As últimas descobertas da paleoparasitologia

Os primeiros trabalhos no campo da paleoparasitologia surgiram na década de 1910, com o estudo de múmias egípcias. Depois foram estudadas fossas medievais e coprólitos encontrados nos EUA e na região dos Andes. Mas foi no Brasil, a partir de 1978, que a paleoparasitologia se estruturou como ciência e se organizou metodologicamente. E foi um brasileiro, Luiz Fernando Ferreira, pesquisador da Fiocruz, quem batizou a nova ciência.

Ovo de Diphyllobothrium pacificum , parasita transmitido pelo consumo de carne de peixe cru contaminada (fotos: Memorias do Instituto Oswaldo Cruz )

“Nos EUA os pesquisadores tinham formação em arqueologia, por isso seu enfoque era mais antropológico, cultural”, explica Adauto Araújo, pesquisador da Fiocruz. “No Brasil, nossa formação era médica e o enfoque mais biológico e parasitológico. Quando começamos a trabalhar juntos, os dois aspectos se casaram”, conta. Hoje o interesse está tanto na evolução da relação entre parasita e hospedeiro como nos aspectos culturais que determinaram essa evolução.

 

Um estudo recente, realizado em parceria por cientistas das universidades de Tarapacá (Chile) e de Nebraska (EUA), mostra como a mudança de hábitos culturais pode influenciar o parasitismo na população. A pesquisa analisa como a conquista do vale do Lluta (norte do Chile) pelos incas e as conseqüentes mudanças no hábito alimentar e na organização social dos habitantes locais aumentaram o parasitismo na população.

 

Após a invasão inca, as áreas residenciais no vale, que não eram maiores que 4 hectares (ha), aumentaram para uma média de 11 ha. O crescimento da densidade populacional causou um sensível aumento na infecção por vermes que já existiam na região. Devido ao maior contato entre pessoas, o oxiúro ( Enterobius vermicularis ), verme transmitido pelo contato pessoal ou pelo ar, se alastrou. A infecção pelo nematóide Trichuris trichiura , transmitido pela contaminação fecal de mãos, comida, água ou utensílios, também aumentou, em razão do colapso no saneamento.

Integrar o império inca também teve impacto nos hábitos alimentares dos nativos do vale do Lluta. Antes, as bases da alimentação eram o milho e a mandioca, culturas tradicionais da região. Ao adotar o hábito inca de comer peixe, os nativos adquiriram também um verme antes inexistente no local: o cestóide Diphyllobotrium pacificum , contraído pela ingestão de pescado mal cozido.

 

Foram encontrados grãos de polén em coprólitos com mais de 2400 anos

Um outro estudo, realizado em conjunto por pesquisadores da Escola Nacional de Saúde Pública (Ensp/Fiocruz) e da Universidade de Nebraska, encontrou pólen de plantas medicinais em coprólitos de cerca de 8 mil anos achados no sítio arqueológico de Pedra Furada, no Piauí. O pólen não é destruído pelo processo digestivo, por isso é encontrado em perfeito estado de preservação nos coprólitos.

 

O chá da casca de miroro, uma das espécies encontradas, é um vermífugo e também é eficaz como diurético e depurativo. Outras plantas identificadas são usadas contra os sintomas causados por parasitas — o pau-ferro e o maçarico contra disenteria e a cabeça-de-velho para facilitar a digestão.
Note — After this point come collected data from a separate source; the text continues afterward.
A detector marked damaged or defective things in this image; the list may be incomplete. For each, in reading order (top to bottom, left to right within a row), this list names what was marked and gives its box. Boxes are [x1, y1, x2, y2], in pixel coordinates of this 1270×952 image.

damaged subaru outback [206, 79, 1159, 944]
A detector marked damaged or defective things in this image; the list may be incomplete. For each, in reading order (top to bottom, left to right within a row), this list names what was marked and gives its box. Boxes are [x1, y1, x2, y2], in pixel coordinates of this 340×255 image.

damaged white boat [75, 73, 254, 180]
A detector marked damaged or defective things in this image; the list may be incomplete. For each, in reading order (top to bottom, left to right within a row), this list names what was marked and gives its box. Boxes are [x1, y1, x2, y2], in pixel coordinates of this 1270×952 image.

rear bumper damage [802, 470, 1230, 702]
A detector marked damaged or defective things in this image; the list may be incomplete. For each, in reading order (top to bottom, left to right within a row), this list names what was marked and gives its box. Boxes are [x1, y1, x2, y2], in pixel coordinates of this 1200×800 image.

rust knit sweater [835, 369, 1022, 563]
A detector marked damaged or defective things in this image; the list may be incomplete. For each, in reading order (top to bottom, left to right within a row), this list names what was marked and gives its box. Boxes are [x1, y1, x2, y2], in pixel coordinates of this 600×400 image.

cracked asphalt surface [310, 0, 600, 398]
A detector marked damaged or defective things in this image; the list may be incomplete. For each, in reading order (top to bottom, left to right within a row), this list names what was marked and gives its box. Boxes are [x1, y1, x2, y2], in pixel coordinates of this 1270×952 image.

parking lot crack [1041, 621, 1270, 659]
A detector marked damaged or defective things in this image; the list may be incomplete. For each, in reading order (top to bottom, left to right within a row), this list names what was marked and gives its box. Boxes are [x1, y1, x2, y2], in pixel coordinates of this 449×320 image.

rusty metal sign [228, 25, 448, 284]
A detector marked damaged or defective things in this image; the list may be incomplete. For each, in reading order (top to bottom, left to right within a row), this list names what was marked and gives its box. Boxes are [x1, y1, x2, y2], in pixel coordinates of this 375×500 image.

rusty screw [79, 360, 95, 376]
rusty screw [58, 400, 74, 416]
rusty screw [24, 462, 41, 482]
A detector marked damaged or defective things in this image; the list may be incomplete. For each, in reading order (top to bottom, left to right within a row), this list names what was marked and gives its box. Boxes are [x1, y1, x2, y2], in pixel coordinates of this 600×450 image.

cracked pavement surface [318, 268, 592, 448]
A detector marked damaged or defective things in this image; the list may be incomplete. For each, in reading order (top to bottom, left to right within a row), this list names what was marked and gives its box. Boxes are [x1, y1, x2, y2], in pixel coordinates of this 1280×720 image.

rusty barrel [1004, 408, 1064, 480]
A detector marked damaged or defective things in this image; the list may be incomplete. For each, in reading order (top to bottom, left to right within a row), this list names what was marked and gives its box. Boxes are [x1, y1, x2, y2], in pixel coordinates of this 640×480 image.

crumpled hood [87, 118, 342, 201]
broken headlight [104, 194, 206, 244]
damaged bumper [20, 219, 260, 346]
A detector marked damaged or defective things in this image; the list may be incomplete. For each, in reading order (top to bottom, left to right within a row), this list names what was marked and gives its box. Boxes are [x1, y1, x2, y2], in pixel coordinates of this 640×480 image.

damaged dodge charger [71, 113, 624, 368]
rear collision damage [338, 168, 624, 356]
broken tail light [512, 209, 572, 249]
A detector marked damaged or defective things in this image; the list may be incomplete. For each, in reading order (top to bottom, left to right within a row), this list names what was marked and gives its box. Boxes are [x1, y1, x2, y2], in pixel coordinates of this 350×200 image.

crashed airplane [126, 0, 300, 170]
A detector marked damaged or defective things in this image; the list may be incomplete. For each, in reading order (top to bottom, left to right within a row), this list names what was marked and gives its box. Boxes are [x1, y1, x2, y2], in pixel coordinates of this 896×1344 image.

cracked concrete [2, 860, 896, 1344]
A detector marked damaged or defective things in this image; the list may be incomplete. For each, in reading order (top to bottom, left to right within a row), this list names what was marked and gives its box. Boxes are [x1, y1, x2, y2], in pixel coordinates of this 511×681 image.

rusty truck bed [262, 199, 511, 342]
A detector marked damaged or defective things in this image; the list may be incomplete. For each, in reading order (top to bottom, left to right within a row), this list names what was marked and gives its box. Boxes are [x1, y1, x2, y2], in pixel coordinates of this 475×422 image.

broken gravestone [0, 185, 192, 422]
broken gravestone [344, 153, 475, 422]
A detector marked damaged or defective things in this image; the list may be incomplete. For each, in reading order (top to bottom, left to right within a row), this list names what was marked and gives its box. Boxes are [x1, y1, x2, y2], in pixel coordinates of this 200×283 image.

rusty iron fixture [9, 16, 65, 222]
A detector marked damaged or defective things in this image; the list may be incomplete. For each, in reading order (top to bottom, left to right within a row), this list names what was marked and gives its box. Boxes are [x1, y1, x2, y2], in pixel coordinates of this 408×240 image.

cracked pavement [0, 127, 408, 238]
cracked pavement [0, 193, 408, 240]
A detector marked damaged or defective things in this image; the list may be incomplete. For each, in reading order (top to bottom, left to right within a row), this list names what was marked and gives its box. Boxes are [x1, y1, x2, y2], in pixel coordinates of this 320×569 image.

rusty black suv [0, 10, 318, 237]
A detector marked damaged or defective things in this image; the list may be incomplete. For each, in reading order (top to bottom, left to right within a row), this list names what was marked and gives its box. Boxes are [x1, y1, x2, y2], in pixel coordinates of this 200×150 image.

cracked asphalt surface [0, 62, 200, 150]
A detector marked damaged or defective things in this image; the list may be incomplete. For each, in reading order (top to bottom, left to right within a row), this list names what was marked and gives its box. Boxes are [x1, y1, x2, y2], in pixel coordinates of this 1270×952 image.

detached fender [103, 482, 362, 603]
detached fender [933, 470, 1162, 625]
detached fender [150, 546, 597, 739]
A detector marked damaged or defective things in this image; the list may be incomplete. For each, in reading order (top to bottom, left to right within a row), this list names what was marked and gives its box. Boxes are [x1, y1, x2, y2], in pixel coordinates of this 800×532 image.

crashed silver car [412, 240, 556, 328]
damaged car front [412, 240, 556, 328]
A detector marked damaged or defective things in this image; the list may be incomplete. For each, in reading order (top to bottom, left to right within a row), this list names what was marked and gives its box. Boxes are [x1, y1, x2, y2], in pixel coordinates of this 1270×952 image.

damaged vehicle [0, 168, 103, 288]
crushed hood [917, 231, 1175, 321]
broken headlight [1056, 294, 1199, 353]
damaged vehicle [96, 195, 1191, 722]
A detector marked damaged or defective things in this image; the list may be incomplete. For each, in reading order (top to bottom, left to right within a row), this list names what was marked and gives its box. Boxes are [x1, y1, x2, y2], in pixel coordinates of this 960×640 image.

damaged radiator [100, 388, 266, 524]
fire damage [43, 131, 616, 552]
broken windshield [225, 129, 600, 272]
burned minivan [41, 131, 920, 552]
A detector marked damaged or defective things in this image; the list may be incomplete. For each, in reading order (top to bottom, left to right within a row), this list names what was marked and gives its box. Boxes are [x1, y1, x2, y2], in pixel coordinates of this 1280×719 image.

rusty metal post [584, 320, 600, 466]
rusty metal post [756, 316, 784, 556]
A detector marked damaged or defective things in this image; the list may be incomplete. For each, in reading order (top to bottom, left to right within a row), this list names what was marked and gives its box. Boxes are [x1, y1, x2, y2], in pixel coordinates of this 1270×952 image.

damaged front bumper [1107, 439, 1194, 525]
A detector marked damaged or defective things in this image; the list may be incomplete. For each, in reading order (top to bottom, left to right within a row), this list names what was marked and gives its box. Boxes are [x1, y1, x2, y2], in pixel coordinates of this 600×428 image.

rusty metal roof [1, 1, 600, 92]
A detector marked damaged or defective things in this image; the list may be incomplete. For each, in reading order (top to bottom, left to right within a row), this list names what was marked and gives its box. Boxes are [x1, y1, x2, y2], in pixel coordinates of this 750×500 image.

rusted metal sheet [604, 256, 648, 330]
Outras plantas usadas até hoje como remédios populares (para combater outras doenças que não as parasitoses) foram encontradas nos coprólitos: malva-benta (usada em machucados), angico (contra tuberculose e infecção respiratória), embaúba (analgésico), marmeleiro (para reumatismo, dor de cabeça e bronquite) e cipó-de-alho (usada contra dor de garganta e diabetes).

Embora não seja possível precisar as doses dos fitoterápicos ingeridas por nossos ancestrais nem se as plantas eram consumidas com fins medicinais, a pesquisa aponta para a existência de uma farmacopéia pré-histórica no Brasil.